Neben der natürlichen Differenzierung wird die qualitative Differenzierung (Klafki & Stöcker, 1976; Muth, 1983) bezüglich des Zahlenraums, in dem die Aufgaben gestellt werden, genutzt. Auch hierbei geht es weniger, um eine individuelle Adaption des Lerngegenstandes an das vermutete oder diagnostizierte Niveau der Kinder, sondern um eine "Parallelisierung" (Nührenbörger & Pust, 2011, S. 22) der Aufgaben. Diese kann angeboten werden, wenn Kinder sich innerhalb eines Inhalts an verschiedenen Stellen des Lernprozesses befinden. Zählend rechnenden Kindern kann so eine vertiefende oder wiederholende Auseinandersetzung mit Zahlen und Operationen und deren Beziehung in einem überschaubaren Zahlenraum angeboten werden. Gleichzeitig wird ihnen durch die Parallelisierung der Blick über das Vertraute, möglicherweise auch eng mit zählenden Automatismen verbundene hinaus ermöglicht. Leistungsstärkere Kinder erhalten die Gelegenheit auf ihrem Niveau zu arbeiten und zugleich eine Verbindung zwischen „ihrem aktuellen mathematischen Wissen und ihrer "Zone der früheren Entwicklung"“ herzustellen (Nührenbörger & Pust, 2011, S. 24).

Bei der Aufgabenkonstruktion werden zur Parallelisierung die aus dem jahrgangsgemischten Unterricht bekannten "analogen Aufgaben" genutzt (Nührenbörger & Pust, 2011; Nührenbörger & Verboom, 2005; RathgebSchnierer & Rechtsteiner-Merz, 2010). Auf diese Weise wird zählend rechnenden Kindern ein Verbleib und eine Sicherheit im bekannten Zwanzigerraum ermöglicht, so dass hier zunächst grundlegende Strukturen erkannt, Zahlen und Operationen vorgestellt sowie Beziehungen genutzt werden können. Anderen Kindern wird hingegen die Bearbeitung paralleler Strukturen im Hunderterraum angeboten.
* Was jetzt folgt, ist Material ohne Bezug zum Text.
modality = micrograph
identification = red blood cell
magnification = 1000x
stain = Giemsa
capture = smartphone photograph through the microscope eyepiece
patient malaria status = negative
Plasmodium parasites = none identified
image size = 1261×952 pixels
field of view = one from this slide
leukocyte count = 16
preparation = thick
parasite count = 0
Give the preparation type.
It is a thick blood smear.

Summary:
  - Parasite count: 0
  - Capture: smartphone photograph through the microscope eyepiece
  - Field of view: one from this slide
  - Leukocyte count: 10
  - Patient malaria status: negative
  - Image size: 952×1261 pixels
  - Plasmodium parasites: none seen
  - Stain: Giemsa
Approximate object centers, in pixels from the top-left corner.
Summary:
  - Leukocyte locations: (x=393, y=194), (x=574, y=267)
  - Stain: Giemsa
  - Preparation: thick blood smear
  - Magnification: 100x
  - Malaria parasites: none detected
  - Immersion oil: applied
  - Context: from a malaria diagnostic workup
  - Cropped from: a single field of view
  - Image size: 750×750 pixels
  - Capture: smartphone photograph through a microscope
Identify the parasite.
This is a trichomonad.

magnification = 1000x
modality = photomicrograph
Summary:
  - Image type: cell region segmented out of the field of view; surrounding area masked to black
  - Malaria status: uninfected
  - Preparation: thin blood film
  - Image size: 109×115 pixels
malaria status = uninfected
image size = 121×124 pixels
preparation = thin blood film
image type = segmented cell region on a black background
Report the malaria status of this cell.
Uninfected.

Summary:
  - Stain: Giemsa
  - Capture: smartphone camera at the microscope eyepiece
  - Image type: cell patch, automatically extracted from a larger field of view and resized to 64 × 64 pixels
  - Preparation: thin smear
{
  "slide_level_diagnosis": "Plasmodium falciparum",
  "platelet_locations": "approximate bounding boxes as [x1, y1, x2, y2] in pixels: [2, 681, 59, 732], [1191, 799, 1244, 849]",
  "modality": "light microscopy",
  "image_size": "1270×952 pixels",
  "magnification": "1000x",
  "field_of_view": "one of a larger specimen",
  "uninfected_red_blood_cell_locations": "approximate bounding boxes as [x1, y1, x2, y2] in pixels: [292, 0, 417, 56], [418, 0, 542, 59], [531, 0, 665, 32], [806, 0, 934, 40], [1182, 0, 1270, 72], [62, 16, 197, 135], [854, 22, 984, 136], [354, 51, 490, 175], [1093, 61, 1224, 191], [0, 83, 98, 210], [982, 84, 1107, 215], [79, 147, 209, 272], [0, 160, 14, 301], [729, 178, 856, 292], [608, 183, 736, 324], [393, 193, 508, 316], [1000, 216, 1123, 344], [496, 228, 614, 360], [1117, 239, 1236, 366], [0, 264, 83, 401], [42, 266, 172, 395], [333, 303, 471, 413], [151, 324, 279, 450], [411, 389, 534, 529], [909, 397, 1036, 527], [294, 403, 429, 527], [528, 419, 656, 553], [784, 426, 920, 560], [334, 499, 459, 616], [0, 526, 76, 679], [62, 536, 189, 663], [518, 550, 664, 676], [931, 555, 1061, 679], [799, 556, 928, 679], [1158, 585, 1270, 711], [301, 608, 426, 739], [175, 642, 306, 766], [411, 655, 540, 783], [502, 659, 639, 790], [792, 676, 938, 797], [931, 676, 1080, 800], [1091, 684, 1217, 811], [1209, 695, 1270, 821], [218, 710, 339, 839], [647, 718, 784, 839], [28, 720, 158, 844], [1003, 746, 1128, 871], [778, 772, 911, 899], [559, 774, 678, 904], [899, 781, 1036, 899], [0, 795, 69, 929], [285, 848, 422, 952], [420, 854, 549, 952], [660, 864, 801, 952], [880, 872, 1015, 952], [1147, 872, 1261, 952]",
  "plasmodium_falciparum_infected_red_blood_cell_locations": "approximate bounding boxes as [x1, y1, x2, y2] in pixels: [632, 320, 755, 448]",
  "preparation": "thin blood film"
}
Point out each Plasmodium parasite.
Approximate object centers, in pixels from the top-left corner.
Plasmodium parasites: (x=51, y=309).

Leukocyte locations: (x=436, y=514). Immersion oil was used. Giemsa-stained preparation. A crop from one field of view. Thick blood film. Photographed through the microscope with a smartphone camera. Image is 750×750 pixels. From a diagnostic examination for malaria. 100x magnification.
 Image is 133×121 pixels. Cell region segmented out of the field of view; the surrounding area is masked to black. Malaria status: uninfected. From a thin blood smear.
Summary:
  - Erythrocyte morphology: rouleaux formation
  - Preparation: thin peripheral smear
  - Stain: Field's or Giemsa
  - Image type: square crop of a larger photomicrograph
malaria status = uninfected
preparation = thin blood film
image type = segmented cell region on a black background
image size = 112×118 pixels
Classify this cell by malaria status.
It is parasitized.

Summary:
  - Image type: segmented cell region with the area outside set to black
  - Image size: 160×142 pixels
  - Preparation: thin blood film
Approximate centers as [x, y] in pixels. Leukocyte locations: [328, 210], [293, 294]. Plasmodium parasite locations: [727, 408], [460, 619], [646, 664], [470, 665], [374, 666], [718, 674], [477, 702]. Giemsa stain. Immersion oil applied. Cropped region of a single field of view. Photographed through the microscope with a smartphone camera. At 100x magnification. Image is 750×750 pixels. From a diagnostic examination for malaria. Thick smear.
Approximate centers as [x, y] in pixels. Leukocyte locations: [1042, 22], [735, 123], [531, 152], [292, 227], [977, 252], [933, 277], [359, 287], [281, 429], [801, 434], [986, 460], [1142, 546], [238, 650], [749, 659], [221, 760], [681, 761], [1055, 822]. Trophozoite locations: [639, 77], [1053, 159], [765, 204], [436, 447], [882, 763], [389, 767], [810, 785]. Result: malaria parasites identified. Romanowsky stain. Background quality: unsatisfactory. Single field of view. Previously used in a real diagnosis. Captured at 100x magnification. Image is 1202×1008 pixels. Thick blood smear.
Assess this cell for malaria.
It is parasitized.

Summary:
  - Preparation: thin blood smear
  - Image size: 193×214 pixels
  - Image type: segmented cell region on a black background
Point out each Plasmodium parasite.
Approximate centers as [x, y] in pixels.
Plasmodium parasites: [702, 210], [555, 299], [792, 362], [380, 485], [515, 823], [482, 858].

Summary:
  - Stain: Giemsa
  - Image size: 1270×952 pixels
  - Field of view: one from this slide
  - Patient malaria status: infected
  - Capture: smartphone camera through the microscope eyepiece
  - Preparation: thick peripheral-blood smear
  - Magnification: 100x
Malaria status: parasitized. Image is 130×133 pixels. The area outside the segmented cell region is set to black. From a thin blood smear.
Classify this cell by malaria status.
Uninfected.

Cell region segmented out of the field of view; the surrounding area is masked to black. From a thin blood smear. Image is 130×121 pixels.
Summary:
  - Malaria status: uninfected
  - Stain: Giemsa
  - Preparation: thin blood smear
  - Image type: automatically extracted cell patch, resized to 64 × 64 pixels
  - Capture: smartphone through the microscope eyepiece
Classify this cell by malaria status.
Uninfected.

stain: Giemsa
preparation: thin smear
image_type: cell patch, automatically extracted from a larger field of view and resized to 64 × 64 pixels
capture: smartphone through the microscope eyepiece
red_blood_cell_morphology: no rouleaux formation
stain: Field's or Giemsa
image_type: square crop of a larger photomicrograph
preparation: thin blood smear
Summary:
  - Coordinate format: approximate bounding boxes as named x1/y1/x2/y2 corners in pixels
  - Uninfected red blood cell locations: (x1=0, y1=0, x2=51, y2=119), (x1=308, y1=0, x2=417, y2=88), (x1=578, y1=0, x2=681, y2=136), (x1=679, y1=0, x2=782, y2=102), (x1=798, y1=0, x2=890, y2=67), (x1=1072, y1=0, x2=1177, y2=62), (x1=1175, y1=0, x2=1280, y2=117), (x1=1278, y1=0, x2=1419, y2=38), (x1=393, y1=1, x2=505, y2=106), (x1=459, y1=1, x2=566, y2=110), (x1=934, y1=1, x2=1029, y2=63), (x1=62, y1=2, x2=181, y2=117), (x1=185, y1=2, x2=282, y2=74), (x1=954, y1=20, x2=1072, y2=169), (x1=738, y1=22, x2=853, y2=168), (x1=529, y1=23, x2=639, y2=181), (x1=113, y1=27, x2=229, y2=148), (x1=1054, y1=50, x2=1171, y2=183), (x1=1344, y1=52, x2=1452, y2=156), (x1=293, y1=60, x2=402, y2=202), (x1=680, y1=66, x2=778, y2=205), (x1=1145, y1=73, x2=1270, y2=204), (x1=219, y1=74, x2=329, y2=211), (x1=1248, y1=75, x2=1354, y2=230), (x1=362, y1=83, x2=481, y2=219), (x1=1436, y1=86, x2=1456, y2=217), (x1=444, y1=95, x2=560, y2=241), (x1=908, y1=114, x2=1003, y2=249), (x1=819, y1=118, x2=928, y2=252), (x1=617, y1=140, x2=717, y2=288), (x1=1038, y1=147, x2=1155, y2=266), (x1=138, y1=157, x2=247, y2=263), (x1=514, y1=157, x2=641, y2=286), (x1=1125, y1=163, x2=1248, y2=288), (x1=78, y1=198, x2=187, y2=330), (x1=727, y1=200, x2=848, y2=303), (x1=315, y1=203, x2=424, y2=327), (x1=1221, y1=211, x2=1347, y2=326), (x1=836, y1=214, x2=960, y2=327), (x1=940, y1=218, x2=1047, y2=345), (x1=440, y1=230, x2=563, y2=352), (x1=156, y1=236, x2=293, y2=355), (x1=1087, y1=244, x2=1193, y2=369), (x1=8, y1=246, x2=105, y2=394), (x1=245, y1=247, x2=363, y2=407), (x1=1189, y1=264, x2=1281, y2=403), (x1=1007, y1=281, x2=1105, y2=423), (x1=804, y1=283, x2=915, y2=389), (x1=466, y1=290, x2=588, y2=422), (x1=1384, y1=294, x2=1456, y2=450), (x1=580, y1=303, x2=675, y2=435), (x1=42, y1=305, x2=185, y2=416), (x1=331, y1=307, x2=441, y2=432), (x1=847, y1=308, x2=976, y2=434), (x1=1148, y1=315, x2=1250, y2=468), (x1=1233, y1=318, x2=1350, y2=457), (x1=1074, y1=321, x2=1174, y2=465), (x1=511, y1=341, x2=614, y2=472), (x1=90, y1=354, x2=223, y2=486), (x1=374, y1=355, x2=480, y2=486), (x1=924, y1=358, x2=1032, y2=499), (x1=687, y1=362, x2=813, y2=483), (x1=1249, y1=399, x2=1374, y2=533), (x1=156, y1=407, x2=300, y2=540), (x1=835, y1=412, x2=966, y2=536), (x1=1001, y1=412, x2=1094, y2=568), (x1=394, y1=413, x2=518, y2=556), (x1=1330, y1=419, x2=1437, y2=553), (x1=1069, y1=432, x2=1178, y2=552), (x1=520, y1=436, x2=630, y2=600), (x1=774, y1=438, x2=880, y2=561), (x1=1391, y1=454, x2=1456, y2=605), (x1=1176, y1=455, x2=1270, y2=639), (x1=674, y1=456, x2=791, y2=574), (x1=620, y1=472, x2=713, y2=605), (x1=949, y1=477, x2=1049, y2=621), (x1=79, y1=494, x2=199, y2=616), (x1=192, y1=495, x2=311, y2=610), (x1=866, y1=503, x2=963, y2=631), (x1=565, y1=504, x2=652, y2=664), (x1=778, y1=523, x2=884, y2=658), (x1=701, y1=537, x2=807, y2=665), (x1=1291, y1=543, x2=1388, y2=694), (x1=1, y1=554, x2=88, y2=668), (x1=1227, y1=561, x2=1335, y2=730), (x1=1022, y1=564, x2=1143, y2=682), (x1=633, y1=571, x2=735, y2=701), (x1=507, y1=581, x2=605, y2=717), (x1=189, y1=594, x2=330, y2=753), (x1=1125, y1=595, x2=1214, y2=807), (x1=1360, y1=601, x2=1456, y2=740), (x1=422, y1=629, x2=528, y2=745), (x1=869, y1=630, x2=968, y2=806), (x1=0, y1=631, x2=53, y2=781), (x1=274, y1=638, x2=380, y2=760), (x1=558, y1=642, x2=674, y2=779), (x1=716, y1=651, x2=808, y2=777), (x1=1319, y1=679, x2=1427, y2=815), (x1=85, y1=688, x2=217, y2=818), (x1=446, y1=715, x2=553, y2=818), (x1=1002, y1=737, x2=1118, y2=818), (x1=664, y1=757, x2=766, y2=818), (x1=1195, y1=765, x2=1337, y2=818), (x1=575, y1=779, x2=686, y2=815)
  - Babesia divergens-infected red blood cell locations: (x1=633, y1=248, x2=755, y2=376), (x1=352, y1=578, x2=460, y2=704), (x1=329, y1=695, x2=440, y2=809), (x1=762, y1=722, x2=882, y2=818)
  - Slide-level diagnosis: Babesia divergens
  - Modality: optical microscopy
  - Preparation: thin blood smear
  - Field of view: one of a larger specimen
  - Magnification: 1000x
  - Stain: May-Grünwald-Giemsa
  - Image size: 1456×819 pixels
Dabei geht es einerseits darum, den Kindern eine individuelle Bearbeitung in einem möglichst passenden arithmetischen Niveau zu ermöglichen, andererseits sollen sie im Anschluss an die individuelle Bearbeitung die analogen Beziehungen zwischen den Aufgaben in den Blick nehmen (Häsel-Weide et al., 2014, S. 30). Dabei kann die Analogie der Zahlen, Operationen und Beziehungen zu einer (vertieften) Einsicht in die mathematische Struktur führen. Mit anderen Worten die Parallelisierung dient sowohl als Differenzierung als auch als Fokussierung auf die Strukturen.